Our paper is bi-weekly, and our production cycle normally works the way it will for this issue. The section editors and I put out story ideas on Friday and assign them to different writers based on the specialties of those writers, and of course our whims. Graphic artists are assigned to the stories around Monday or so and meetings with sources were arranged by the writers, I hope… The stories, probably written Tuesday night, will then be submitted to the editors who will check them over on Wednesday. After that comes the not so simple matter of placing the stories on the pages using Adobe InDesign, and while it should go fast with five section editors this is what takes up the majority of our nights. Simultaneously the stories are put on our website, and we leave the building around ten or so after sending it to the printers. The paper is then put on the stands and picked up by someone like you.
The problem with this kind of production cycle is all of the downtime inside of it. While we have a two-week production cycle we only meet on six of those days. That means a whole lot of procrastination happens, with about a quarter of the stories written the day before, and the rest written the day of production.
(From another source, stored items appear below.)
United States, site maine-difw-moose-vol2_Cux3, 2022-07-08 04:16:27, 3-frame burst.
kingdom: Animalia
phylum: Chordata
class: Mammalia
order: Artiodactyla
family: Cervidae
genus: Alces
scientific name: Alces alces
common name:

This is what I hope to change. What I want to try out this semester is a kind of double production cycle in which one week will be devoted to putting things on our website, and the next week we will take things from the website, and other special assignments, and put them into the print edition. This is going to be a lot more work likely, but I think we owe the challenge to ourselves and our readers.
The spring ’08 semester was a very good one for the Skyline View. We had a massive influx of writing talent that combined very favorably with a receptive audience.
Last semester online we had more readers than ever, and our papers flew off of the stands at quite a decent clip. We have definitely gotten way better in terms of online content, last semester we at least doubled the number of multimedia elements on our website from the previous one, but it’s not enough. We have no excuse now for not giving new content every week. We have a staff of 13 compared to a staff of like 7 last semester, and so with all the positions filled we will still have extra people to pin stuff up on our website. I guess what I’m trying to say with all of this is that we’ve been wasting too much time with procrastination, and it needs to stop, so that we can learn, and also acquire more readers. I am not excluded from the procrastination charges, writing this article at 2:29 p.m. on the Tuesday before production night.